* **What you should do**:
Return, from the listing that follows, each line containing the word "platform".

(Material shown)

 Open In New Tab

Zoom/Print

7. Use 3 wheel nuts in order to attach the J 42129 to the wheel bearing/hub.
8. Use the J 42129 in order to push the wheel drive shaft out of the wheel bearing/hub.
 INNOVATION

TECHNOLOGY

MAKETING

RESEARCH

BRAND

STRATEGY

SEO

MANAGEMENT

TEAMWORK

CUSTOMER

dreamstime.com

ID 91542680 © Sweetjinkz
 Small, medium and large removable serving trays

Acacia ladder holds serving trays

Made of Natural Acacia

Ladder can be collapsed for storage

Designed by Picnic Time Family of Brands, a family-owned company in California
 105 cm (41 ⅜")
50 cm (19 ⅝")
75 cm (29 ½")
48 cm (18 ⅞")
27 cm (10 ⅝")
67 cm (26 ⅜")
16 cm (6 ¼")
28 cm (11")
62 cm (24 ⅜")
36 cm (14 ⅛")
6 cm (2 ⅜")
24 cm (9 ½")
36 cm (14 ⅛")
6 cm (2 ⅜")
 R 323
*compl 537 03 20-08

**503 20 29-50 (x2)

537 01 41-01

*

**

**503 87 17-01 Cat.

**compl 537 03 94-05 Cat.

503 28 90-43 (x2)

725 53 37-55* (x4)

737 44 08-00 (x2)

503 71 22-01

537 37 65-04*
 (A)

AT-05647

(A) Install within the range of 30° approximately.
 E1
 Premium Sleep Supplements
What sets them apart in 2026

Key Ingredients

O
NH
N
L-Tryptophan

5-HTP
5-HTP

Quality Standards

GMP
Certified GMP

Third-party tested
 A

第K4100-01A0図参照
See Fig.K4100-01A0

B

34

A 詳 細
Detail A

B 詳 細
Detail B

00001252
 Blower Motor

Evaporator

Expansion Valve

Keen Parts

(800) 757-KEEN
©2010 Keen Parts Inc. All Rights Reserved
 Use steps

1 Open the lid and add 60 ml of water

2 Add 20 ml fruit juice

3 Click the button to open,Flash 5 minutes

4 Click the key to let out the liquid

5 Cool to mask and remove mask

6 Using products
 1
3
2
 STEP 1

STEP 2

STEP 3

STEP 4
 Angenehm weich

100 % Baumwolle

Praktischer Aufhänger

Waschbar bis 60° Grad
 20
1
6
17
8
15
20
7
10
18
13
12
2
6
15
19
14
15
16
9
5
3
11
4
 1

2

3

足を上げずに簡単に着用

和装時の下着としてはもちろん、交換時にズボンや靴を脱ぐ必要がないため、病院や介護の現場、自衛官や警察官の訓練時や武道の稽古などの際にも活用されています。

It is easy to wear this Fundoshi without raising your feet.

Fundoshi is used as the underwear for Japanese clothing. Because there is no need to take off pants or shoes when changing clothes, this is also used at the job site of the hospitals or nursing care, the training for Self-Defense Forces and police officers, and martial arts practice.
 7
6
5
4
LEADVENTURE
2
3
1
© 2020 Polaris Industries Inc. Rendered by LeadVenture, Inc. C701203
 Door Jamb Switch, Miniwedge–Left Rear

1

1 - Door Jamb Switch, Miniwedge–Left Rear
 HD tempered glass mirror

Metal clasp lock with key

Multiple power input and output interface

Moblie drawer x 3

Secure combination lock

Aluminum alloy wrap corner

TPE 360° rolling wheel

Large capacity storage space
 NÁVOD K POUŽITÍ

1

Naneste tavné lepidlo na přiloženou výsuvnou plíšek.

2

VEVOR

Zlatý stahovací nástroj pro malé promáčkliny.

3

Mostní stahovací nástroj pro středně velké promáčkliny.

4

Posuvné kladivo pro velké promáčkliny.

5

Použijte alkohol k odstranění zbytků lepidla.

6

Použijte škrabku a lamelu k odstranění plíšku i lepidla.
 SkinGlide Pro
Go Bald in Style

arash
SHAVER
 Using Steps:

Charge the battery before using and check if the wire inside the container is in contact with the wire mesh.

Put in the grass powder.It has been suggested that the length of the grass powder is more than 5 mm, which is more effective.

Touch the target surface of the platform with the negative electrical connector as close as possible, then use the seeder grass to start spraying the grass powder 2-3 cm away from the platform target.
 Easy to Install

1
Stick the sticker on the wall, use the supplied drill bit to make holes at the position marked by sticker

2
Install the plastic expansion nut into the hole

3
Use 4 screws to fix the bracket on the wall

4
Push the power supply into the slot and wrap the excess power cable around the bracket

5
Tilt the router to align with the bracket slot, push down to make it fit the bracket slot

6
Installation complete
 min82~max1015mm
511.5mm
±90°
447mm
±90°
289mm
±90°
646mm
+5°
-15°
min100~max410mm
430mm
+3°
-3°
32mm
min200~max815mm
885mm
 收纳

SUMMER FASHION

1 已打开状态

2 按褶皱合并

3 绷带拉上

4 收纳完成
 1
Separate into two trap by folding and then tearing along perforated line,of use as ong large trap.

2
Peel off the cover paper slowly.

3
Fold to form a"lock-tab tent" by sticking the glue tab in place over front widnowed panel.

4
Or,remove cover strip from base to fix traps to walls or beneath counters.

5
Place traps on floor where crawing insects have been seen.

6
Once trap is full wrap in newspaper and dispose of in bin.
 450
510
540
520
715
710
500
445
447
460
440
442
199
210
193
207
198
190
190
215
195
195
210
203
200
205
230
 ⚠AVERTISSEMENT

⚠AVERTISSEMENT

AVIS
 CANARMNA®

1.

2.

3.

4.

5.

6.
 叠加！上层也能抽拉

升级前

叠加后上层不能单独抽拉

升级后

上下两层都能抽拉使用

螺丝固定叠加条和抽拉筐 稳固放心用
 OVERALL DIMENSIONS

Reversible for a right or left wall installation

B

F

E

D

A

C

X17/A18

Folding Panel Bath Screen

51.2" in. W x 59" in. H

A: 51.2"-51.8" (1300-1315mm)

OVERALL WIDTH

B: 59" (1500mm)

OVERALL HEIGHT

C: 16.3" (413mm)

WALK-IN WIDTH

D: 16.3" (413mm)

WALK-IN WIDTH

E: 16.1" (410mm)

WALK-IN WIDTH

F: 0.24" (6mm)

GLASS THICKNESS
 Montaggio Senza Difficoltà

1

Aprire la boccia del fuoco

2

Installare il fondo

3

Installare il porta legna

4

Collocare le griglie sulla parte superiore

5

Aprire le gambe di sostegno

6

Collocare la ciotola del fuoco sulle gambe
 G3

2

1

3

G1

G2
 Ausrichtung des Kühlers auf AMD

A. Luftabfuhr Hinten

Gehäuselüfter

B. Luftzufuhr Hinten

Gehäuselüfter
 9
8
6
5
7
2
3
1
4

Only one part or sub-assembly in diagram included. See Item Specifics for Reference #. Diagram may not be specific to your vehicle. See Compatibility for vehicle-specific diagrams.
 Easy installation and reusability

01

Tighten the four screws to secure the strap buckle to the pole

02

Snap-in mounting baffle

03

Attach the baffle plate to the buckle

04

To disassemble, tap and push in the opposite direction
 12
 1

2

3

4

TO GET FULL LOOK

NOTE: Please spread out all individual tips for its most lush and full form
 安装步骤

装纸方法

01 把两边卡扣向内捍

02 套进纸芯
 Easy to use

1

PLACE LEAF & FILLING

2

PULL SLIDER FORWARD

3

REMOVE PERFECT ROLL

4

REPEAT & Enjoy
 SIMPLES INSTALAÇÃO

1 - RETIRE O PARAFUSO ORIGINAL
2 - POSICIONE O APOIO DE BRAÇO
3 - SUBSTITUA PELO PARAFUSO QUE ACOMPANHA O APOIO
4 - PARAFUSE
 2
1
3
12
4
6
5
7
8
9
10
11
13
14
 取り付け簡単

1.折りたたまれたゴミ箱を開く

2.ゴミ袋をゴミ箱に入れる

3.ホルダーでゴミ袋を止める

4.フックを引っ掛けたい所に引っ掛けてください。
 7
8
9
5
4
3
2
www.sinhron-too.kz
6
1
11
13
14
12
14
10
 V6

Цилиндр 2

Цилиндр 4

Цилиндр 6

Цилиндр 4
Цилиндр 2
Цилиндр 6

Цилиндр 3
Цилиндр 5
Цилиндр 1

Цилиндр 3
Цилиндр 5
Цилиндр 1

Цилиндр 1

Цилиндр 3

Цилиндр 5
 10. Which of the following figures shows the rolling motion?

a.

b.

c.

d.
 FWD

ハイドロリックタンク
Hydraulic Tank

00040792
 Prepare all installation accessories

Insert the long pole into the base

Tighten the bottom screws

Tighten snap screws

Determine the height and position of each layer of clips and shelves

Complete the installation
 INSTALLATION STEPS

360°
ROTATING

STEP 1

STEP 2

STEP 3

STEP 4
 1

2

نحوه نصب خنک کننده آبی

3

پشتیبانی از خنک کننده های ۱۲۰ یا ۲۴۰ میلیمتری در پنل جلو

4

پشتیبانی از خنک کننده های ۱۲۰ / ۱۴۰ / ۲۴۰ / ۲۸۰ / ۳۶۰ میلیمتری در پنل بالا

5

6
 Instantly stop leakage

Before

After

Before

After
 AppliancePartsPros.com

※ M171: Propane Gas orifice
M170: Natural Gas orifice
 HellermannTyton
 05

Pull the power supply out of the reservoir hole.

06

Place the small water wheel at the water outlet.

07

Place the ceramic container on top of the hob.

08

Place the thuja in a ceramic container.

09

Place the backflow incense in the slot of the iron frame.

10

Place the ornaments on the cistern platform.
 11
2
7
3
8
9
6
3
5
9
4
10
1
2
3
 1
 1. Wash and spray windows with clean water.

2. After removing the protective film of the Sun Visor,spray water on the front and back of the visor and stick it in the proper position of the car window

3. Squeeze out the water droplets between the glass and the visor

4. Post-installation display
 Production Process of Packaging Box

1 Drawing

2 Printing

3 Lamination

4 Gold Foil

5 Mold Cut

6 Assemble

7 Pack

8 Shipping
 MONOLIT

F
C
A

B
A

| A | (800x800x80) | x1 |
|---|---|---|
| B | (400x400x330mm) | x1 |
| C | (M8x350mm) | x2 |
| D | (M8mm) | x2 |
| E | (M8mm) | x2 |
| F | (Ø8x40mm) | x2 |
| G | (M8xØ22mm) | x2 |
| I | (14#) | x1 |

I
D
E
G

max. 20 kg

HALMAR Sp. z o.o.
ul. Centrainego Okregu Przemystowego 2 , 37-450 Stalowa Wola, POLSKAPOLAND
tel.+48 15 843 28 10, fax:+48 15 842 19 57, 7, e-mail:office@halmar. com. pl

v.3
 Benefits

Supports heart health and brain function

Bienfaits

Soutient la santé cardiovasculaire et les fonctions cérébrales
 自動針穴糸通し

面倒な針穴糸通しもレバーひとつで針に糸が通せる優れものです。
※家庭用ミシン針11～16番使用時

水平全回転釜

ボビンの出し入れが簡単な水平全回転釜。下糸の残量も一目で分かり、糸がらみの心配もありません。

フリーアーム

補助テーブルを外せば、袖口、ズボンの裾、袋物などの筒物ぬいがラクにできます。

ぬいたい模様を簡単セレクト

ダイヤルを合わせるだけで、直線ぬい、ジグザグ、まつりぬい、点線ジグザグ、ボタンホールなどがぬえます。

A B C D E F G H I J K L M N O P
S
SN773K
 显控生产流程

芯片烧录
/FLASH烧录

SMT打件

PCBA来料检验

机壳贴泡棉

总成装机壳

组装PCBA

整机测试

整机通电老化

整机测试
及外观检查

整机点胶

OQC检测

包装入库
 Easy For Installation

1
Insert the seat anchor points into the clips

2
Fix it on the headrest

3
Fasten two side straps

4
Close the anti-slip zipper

(End Material shown)

* **Answer space**:
Touch the target surface of the platform with the negative electrical connector as close as possible, then use the seeder grass to start spraying the grass powder 2-3 cm away from the platform target.
Place the ornaments on the cistern platform.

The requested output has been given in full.